Jaka powinna być Legnica? cz. 1.
Dawid Sołtys
LEGNICA. Już wkrótce odbędą się wybory samorządowe. W Legnicy wybierać będziemy prezydenta miasta i radnych. To okres, kiedy kandydaci będą obiecywać nam różne rzeczy, więc to też dobry czas by samemu zaproponować "listę życzeń", jaka Legnica powinna być i co powinno być priorytetem. Również i ja mam taką swoją wizję na najbliższą 5-letnią kadencję albo i dwie, bo wiadomo, nie wszystko da się zrobić w 5 lat. To pierwsza część cyklu tekstów "Jaka powinna być Legnica?". Mam nadzieję, że swoje propozycje przekażą też czytelnicy - z chęcią stworzymy tekst na ten temat. Niech politycy w czasie kampanii, a potem w trakcie kadencji, wysilą się i zaczną realizować wizję miasta taką, jakiej chcieliby legniczanie.

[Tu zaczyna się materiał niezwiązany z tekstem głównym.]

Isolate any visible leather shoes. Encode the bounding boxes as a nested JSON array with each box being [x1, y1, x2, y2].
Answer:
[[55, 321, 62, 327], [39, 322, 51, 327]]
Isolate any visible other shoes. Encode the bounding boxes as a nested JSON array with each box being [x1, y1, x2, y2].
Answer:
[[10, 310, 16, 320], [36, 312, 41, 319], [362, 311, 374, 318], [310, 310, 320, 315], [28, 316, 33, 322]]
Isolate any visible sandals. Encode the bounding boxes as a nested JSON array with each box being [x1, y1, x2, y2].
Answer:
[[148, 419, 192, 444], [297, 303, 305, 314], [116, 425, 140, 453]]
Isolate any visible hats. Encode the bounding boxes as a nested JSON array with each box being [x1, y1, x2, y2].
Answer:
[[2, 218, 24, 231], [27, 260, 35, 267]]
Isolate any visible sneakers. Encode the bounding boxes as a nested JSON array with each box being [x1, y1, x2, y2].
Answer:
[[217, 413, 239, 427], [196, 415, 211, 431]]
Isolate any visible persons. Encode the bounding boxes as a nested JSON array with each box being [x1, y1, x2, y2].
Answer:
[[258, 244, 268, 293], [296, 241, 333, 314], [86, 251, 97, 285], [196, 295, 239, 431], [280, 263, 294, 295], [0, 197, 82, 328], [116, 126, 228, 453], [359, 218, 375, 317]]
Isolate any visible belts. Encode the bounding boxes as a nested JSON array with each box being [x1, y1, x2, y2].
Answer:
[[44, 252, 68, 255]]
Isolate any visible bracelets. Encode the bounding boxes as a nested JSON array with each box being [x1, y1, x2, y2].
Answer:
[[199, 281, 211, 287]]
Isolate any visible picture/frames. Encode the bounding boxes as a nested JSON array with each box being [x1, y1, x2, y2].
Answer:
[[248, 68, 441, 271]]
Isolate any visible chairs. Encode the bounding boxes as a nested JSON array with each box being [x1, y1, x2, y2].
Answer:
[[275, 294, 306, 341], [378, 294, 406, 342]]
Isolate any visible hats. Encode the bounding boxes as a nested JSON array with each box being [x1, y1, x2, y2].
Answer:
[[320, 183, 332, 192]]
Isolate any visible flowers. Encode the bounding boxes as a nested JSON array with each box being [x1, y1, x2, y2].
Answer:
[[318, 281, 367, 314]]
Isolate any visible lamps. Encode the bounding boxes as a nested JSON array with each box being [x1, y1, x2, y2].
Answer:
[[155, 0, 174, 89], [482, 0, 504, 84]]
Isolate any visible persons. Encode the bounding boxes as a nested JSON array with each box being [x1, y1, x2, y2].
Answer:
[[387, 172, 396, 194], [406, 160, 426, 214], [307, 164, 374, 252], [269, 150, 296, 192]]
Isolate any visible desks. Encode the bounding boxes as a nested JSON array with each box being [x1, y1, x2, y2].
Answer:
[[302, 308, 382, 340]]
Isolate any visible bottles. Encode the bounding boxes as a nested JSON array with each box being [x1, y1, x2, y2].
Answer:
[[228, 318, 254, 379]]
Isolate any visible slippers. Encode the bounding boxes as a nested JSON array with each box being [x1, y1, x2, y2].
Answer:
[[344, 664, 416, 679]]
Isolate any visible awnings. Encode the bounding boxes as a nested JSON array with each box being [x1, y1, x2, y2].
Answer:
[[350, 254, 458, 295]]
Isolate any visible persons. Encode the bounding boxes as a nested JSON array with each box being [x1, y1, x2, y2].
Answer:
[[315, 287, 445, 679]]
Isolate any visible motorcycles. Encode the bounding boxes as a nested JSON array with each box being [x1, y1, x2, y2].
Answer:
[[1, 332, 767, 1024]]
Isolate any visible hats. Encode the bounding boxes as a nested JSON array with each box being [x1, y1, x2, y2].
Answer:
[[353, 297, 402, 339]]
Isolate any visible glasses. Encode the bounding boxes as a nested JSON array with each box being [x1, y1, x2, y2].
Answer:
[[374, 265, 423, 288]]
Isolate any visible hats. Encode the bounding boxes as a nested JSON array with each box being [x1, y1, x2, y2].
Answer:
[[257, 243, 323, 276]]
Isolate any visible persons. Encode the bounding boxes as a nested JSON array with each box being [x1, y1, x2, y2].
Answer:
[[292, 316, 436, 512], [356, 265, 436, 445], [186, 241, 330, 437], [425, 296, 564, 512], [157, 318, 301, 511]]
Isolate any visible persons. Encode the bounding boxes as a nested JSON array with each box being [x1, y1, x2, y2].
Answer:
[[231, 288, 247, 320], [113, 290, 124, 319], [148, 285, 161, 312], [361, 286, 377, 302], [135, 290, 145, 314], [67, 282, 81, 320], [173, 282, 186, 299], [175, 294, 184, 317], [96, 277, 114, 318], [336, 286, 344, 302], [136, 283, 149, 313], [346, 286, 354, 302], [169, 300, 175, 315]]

Czy w Legnicy będziemy mieć nowego prezydenta a może w mieście będzie rządził dotychczasowy? Okaże się w toku wyborów, ale mam nadzieję, że kilka spraw zostanie wyprostowanych, polepszonych a miasto będzie się rozwijać. Legnica jako najważniejszy ośrodek, w regionie byłego województwa legnickiego, zasługuje na to.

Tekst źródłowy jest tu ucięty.